*Text block*
'''

Chapter 33

Throw Courage into a Hole

July 30, 1864: The Battle of the Crater, Siege of Petersburg

William Terdoslavich

The Battle of the Crater stands as a monument to incompetence. Never have so few screwed up so much for so many. A shortcut to win the war found its grave in a raw hole, lined with the bodies of soldiers who paid with their lives for the mistakes of their generals.

In war, the general leads and the soldier bleeds. That requires a compact between the two. The soldier will risk his life obeying an order in battle, but the general must back that order with a good plan and the leadership that ensures good execution. Victory justifies the sacrifice the soldier makes.

At the Crater, the generals did not lead, but the soldiers bled anyway.

I Have a Good Idea

From the beginning of May to the end of June 1864, the Army of the Potomac was either fighting every day or marching every night, sometimes both in the same twenty-four hours. Battles were fought against General Robert E. Lee’s Army of Northern Virginia at the Wilderness, Spotsylvania Court House, North Anna, Totopotomoy, and Cold Harbor. The War Department tallied about 40,000 casualties—6,586 killed, 26,047 wounded, and 6,626 missing. In early June, Lieutenant General Ulysses S. Grant crossed his army over the James River and began marching on Petersburg, Virginia, hoping to cut the rail lines that fed the Confederate capital of Richmond to the north.

Grant’s movement was an added problem for Confederate General P.G.T. Beauregard, whose scant forces had already bottled up a secondary attack by Major General Ben Butler, whose “Army of the James” was trying to take the back-door route to Richmond. With some reinforcements from Lee, Beauregard extended his line south to cover Petersburg, defending it for a week against Grant’s persistent attacks. With both armies entrenched, the struggle was beginning to resemble World War I, long before that war ever happened. Frontal assault was the quickest way to lose.

And so it was in late June that Lieutenant Colonel Henry Pleasants, commander of the 48th Pennsylvania, had a good idea. Before the war, Pleasants worked as an engineer managing a tunnel project. Now he commanded a regiment made up of former coal miners from Schuylkill County, Pennsylvania. Why not dig a tunnel to reach underneath the Confederate line, pack the end full of gunpowder, and blow it up? The Union Army could push through the gap, take Petersburg, cut the rail line supplying Richmond and Lee’s army, and maybe win the war in 1864.

'''

*Material supplied*
'''

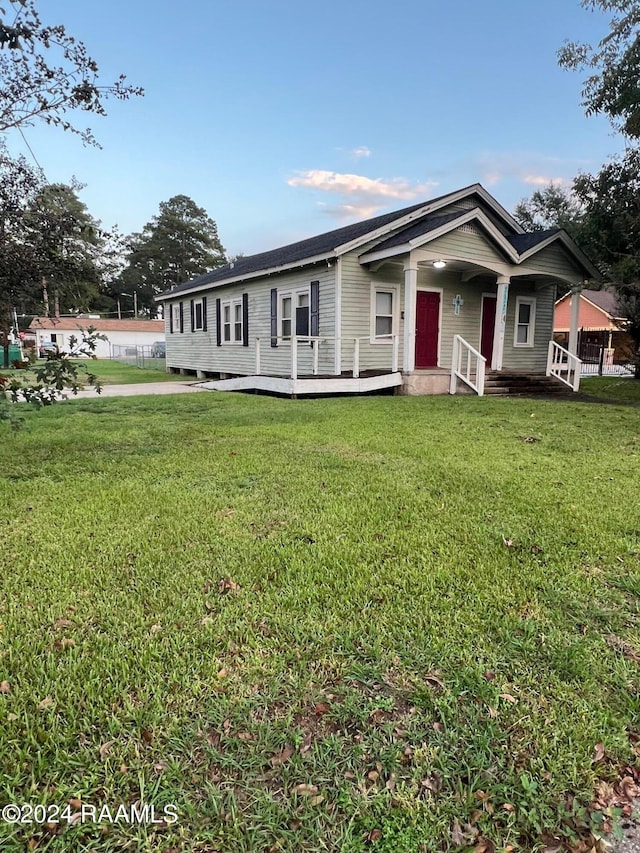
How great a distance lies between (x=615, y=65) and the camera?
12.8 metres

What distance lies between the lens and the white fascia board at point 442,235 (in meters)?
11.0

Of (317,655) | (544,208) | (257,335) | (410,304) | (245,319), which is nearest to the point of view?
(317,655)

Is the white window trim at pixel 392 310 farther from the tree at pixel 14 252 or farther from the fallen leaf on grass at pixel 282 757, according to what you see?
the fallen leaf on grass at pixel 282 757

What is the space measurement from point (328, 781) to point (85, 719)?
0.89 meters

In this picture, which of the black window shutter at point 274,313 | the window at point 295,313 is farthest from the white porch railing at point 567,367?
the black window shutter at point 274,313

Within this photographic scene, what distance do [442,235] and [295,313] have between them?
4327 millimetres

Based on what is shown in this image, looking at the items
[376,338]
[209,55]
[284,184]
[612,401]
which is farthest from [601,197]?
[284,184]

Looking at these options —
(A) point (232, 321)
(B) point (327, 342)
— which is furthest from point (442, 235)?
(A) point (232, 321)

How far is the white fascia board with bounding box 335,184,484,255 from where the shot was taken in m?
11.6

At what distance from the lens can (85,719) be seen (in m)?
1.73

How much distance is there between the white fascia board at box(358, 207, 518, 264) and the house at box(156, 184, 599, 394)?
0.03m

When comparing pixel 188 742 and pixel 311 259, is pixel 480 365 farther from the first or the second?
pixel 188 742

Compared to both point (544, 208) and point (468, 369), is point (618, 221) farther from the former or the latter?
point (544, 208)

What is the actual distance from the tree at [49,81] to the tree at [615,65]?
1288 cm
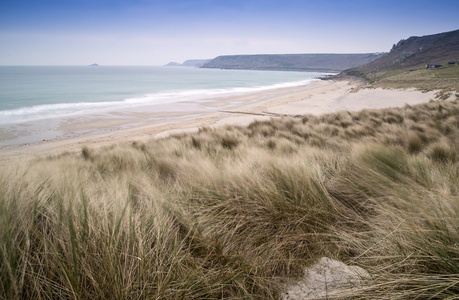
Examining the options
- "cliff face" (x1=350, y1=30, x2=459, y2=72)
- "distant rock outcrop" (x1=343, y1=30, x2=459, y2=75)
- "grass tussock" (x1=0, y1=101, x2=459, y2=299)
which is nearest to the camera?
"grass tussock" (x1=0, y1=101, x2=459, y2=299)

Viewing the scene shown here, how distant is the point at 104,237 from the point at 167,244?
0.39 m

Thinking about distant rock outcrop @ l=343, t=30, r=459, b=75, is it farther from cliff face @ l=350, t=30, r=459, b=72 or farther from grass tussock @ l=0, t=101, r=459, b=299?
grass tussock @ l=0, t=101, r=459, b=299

'''
'''

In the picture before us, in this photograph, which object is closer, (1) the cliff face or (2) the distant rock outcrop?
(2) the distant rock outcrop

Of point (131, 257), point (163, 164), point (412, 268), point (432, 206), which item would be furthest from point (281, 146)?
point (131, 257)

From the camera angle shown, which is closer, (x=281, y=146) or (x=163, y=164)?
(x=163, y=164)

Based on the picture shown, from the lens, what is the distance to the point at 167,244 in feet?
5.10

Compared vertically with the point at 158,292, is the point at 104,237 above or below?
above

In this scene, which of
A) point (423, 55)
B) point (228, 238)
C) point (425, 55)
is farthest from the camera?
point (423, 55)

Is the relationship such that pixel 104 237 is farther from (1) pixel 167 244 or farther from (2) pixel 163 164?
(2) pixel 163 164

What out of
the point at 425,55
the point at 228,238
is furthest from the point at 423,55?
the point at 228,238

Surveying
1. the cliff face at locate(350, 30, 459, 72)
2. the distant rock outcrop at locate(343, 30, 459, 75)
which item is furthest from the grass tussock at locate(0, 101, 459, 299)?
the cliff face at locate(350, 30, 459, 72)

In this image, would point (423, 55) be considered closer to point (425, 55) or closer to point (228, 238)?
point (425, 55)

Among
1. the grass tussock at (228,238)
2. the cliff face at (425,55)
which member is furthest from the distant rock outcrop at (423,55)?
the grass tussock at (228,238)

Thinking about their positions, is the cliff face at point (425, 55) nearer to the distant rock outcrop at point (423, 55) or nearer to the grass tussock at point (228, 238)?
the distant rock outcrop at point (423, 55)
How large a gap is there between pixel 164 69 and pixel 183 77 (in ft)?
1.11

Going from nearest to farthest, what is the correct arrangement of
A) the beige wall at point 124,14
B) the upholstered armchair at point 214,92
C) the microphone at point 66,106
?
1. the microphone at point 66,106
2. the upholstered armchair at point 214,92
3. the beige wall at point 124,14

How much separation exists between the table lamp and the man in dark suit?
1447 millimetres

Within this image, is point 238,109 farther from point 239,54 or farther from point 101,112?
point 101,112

'''

*Requirements*
The Battle of the Crater chapter above names the places where the Army of the Potomac fought Lee's Army of Northern Virginia between early May and late June 1864. List every one of them.

*Task solution*
- The Wilderness
- Spotsylvania Court House
- North Anna
- Totopotomoy
- Cold Harbor